(Collected data)
# # # # #
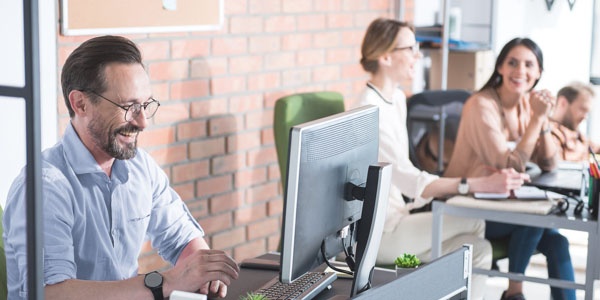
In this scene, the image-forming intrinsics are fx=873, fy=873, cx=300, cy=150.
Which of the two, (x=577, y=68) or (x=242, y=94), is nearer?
(x=242, y=94)

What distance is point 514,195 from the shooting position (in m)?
3.30

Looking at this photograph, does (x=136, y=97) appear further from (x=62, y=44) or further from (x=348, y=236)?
(x=62, y=44)

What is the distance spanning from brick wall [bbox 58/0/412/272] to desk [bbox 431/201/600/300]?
36.0 inches

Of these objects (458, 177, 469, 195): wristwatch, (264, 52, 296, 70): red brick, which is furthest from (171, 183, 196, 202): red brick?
(458, 177, 469, 195): wristwatch

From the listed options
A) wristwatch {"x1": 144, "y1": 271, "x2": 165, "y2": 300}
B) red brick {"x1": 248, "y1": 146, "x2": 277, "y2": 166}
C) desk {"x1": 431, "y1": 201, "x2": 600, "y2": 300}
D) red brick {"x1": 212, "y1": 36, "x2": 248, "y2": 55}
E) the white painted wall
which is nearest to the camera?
wristwatch {"x1": 144, "y1": 271, "x2": 165, "y2": 300}

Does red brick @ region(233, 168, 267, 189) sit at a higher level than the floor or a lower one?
higher

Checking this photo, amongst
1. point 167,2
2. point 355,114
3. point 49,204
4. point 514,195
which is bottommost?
point 514,195

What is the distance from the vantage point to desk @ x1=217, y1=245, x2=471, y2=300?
63.4 inches

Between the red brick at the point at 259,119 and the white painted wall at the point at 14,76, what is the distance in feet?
3.78

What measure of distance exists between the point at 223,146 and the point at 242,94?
9.6 inches

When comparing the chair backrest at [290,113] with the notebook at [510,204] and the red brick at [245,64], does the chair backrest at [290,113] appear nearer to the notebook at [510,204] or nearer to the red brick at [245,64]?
the red brick at [245,64]

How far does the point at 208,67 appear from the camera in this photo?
351 cm

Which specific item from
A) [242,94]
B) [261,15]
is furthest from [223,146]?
[261,15]

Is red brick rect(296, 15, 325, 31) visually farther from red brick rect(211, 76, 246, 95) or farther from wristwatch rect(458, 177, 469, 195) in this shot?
wristwatch rect(458, 177, 469, 195)
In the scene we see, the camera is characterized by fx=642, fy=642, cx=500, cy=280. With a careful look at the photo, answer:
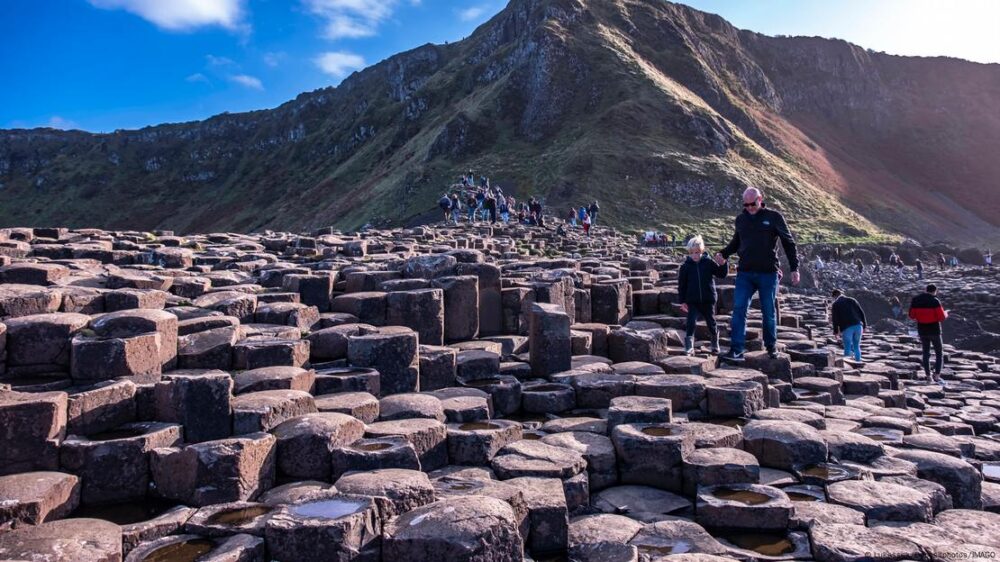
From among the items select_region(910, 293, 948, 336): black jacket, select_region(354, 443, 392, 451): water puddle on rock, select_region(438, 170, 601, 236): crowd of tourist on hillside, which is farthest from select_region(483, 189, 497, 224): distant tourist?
select_region(354, 443, 392, 451): water puddle on rock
# # # # #
Beginning with the line with "Which specific item from", repeat the entries above exactly, up to and including the last line, leaving out pictures.

Result of this exercise:
Which specific item from
A) [242,94]
B) [261,15]
is furthest from [223,146]?
[261,15]

Is red brick rect(296, 15, 325, 31) visually farther from red brick rect(211, 76, 246, 95) or farther from wristwatch rect(458, 177, 469, 195) in this shot?
wristwatch rect(458, 177, 469, 195)
In the scene we see, the camera is characterized by fx=642, fy=642, cx=500, cy=280. With a careful look at the photo, answer:
From among the items select_region(910, 293, 948, 336): black jacket, select_region(354, 443, 392, 451): water puddle on rock, select_region(438, 170, 601, 236): crowd of tourist on hillside, which is farthest from select_region(483, 189, 497, 224): distant tourist?
select_region(354, 443, 392, 451): water puddle on rock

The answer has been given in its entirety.